Manila has sent to the US a notice of termination of the 1999 VFA, following a threat by President Rodrigo Duterte to end the agreement after the US cancelled Senator Ronaldo "Bato" dela Rosa's US visa. The US defense chief said a termination is a "move in the wrong direction."
The VFA expires 180 days after one party notifies the other of an intention to terminate.
"The termination of the VFA will make the EDCA (Enhanced Defense Cooperation Agreement) practically useless and the MDT (Mutual Defense Treaty) a hollow agreement," Guevarra told reporters Wednesday.
"But again note this: we survived the historic termination of the RP-US military bases agreement; there's no reason why we shall not survive the termination of a mere Visiting Forces Agreement."
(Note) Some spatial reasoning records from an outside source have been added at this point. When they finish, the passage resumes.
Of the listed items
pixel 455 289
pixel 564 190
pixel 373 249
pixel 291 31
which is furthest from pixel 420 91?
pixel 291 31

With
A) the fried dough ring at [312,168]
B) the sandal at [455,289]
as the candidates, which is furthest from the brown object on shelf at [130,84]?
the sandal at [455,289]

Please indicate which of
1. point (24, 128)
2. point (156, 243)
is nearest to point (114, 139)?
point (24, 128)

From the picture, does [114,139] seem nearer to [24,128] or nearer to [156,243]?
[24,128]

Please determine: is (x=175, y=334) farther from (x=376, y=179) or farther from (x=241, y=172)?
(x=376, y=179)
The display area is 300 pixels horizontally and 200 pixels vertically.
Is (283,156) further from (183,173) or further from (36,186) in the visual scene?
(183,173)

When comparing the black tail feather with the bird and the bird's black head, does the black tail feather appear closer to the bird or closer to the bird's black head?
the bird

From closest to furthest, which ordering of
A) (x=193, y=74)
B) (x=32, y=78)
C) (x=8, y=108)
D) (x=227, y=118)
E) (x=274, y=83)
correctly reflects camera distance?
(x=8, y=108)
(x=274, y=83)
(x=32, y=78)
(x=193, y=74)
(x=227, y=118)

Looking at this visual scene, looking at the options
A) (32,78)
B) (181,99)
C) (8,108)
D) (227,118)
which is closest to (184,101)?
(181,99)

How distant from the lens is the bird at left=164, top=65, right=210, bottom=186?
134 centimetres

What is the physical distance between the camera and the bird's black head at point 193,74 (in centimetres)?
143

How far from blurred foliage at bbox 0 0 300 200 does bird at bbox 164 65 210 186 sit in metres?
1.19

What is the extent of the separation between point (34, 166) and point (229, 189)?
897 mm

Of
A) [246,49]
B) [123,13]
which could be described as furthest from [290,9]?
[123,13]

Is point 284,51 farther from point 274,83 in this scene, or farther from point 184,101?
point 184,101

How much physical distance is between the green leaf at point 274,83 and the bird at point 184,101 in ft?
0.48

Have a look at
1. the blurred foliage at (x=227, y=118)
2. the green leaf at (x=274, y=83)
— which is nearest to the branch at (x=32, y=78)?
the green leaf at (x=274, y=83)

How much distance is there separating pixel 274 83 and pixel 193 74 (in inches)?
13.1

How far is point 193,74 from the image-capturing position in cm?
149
The Justice chief was referring to the Senate's rejection in 1991 of a proposed treaty that would have extended an agreement on the presence of American military bases in the Philippines.
This pact was the Philippines-US military bases agreement, entered into in 1947. In 1951, the two countries agreed to respond to external attacks on their territory under the MDT.
Though the 1991 Senate vote meant an end to longtime American military presence in the country, the Philippines and the US' defense and security relationship continued under the MDT, according to a Supreme Court (SC) ruling.
But in 1999, after a period of negotiations, the allies entered into the VFA, which governs the conditions under which American soldiers may be present in the Philippines.
The SC dismissed petitions against the VFA in 2000.
The EDCA, which provided for increased rotational presence of US troops in the country, was signed in 2014. The SC affirmed its constitutionality in 2016.
These are the agreements that Guevarra said would be affected by a termination of the VFA.
But he said the MDT, being the umbrella agreement, "need not be scrapped."
"Maybe in the future new arrangements may be entered into that will give teeth and muscle to this treaty, or it may be scrapped altogether. Foreign policy is dynamic; it evolves with the times," he said in a message to reporters.
'Water under the bridge'
Guevarra was among the authorities Malacañang ordered to study the impact of a potential VFA termination, but he has not disclosed his recommendation to the president, calling it "water under the bridge."
"But one thing is clear; the president had everything he needed to know before he made up his mind to terminate the VFA," he said.
An issue is whether or not Senate concurrence is needed for a treaty to be terminated.
According to Article VII, Section 21 of the Constitution,“no treaty or international agreement shall be valid and effective unless concurred in by at least two-thirds of all the members of the Senate.”
But Guevarra said there is "nothing" in the Constitution requiring Senate concurrence when it comes to termination of treaties.
This is also an issue in the Philippines' withdrawal from the International Criminal Court (ICC), whose prosecutor is examining allegations of extrajudicial killings in the country in relation to Duterte's war on drugs.
In a still-pending SC case, the petitioners argued that Duterte needed the concurrence of the Senate before he withdrew from the ICC's establishing treaty.
Government lawyers, on the other hand, contended there is no constitutional requirement for a Senate nod on withdrawals from treaties.